I know this is hard right now. I know everyone is grieving. The news media is an easy scapegoat because they are in your face and on all the time. Let me promise you that people in the news media are not all ratings-hungry animals. Everyday they are forced to walk the fine line between journalism and sensationalism. Sometimes it’s a small space between story telling and exploitation.
I’m talking about news people here. The people reporting the news, not the pundits sounding off about restricting gun rights, or vehemently defending the 2nd Amendment. I’m not even going there. I’m talking about the journalists doing their job.
The coverage I saw was done with respect and dignity. The news media I saw corrected misinformation quickly and scrambled to get facts to the public as soon as possible. After that, they got reaction and followed up on the story in the best way they knew how. They limited use of the suspect’s name and worked to pay tribute to the victims. Let me tell you, it SUCKS to stand outside the funeral of a child. All the video I saw was across the street, away from the mourners during the first few funerals today. I heard interviews with first responders and family members conclude with the interviewee thanking the reporter for doing this story justice.
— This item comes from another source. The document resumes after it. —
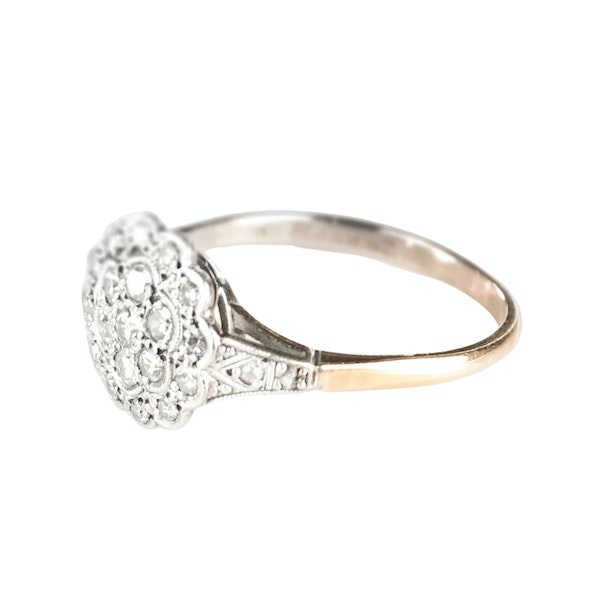 An antique Cluster Diamond Ring - image 4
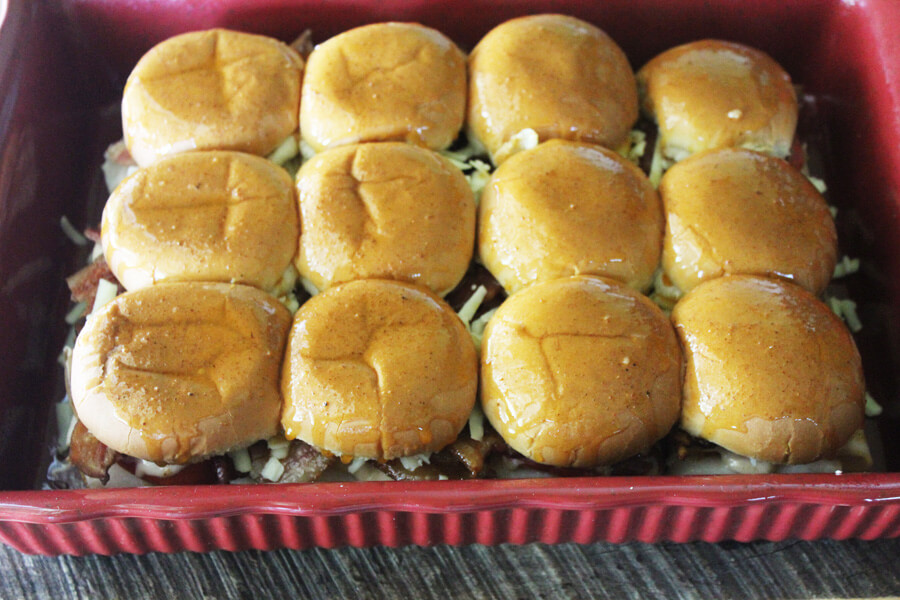 Kentucky Hot Brown Sliders | Kentucky Tailate - Delicious sliders made with the Southern classic combo of roasted turkey, tomato, bacon and cheese gravy.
I applaud the journalists I’ve seen covering this story this week. I know you want to pack up that live truck and race home to your own babies. I also know you understand that this story is bigger than you and your cold fingers and looming deadline. Good luck. Hang in there. Not all of America thinks you are evil. We know the real evil was in the actions that took the lives of the victims.
If you don’t want to hear about the story anymore, turn the TV off. Don’t criticize journalists for doing their work.